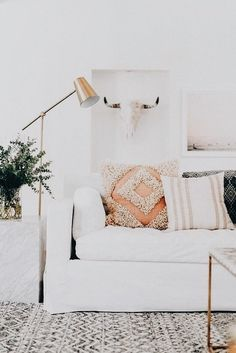 White washed luxury. Side cube and gold reading lamp.
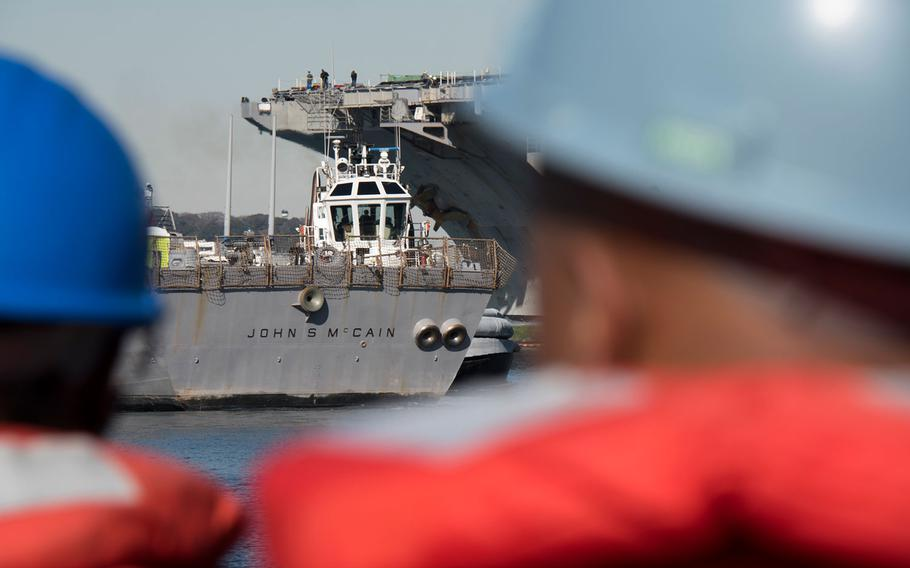The guided-missile destroyer USS John S. McCain is towed to the pier at Yokosuka Naval Base, Japan, the vessel's homeport.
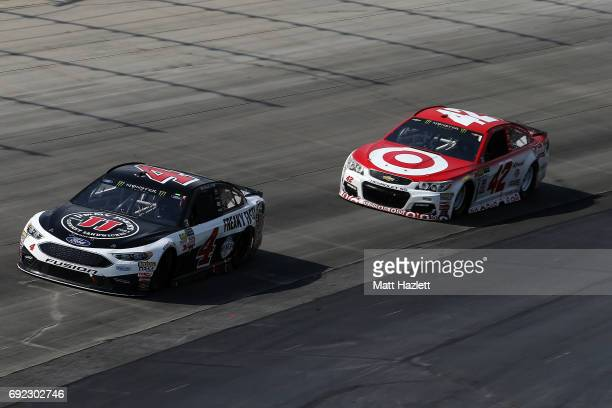 Kevin Harvick driver of the Jimmy John's Ford races Kyle Larson driver of the Target Chevrolet during the Monster Energy NASCAR Cup Series AAA 400...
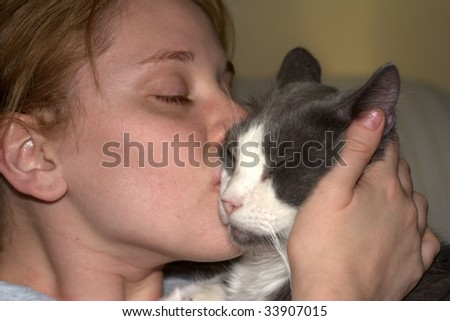 A cute woman kissing a cat - stock photo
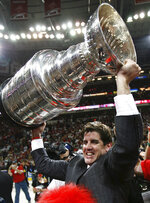 FILE - In this June 19, 2006, file photo, Carolina Hurricanes coach Peter Laviolette celebrates with the NHL hockey Stanley Cup after Game 7 of the finals against the Edmonton Oilers in Raleigh, N.C. The Washington Capitals hired Peter Laviolette, who won the Stanley Cup with the Carolina Hurricanes in 2006, as coach on Tuesday, Sept. 15, 2020. (Paul Chiasson/The Canadian Press via AP, File)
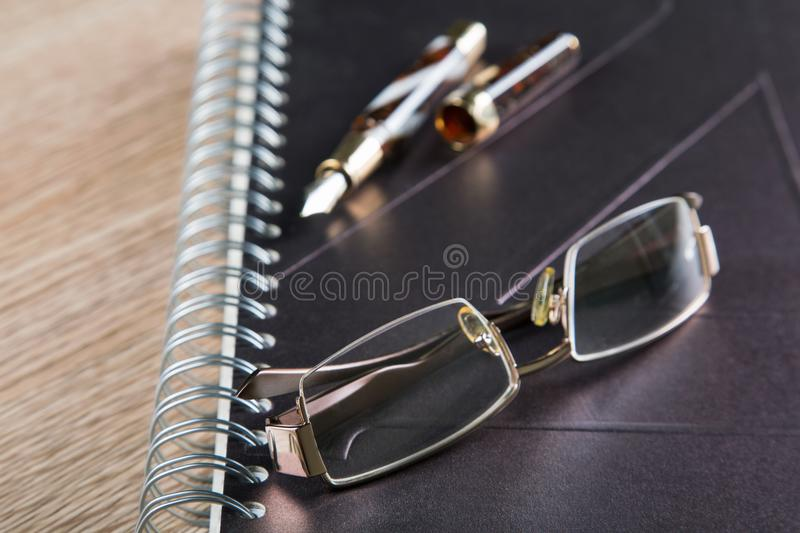 Glasses fountain pens and diaries stock images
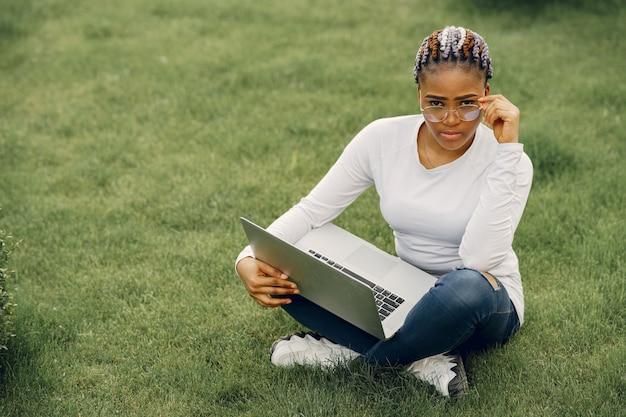Fille noire dans une ville d'été avec ordinateur portable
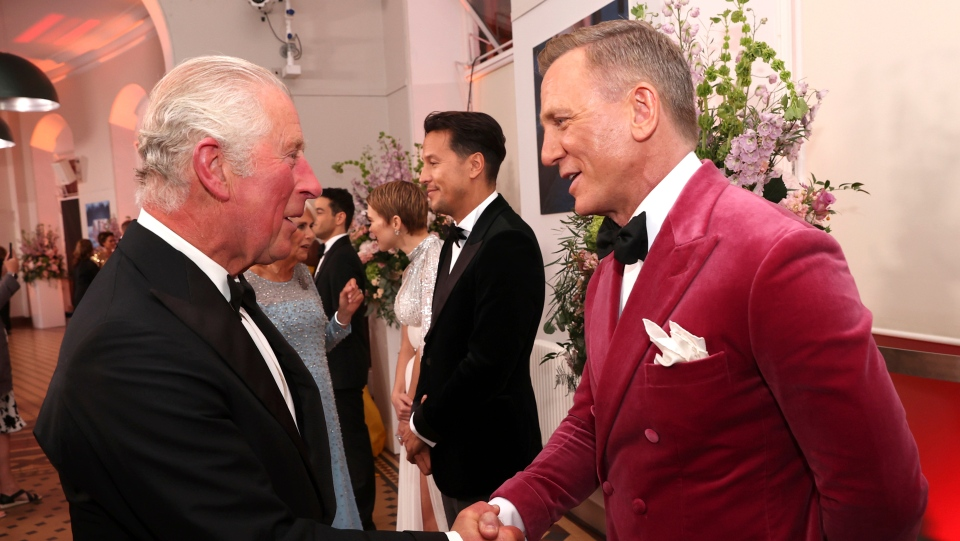 """Britain's Prince Charles, left, meets some of the cast including actor Daniel Craig, right, at the world premiere of the new James Bond film """"No Time To Die"""" at Royal Albert Hall in London, Tuesday, Sept. 28, 2021. (Chris Jackson/Pool Photo via AP)"""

----------------------------------------

Nothing should appear in the answer except the lines from the first line of the data through the line holding "A cute woman kissing a cat - stock photo", exactly as written, with pictures left out.

▶ [Reply to the task]:
 White washed luxury. Side cube and gold reading lamp.
The guided-missile destroyer USS John S. McCain is towed to the pier at Yokosuka Naval Base, Japan, the vessel's homeport.
 Kevin Harvick driver of the Jimmy John's Ford races Kyle Larson driver of the Target Chevrolet during the Monster Energy NASCAR Cup Series AAA 400...
 A cute woman kissing a cat - stock photo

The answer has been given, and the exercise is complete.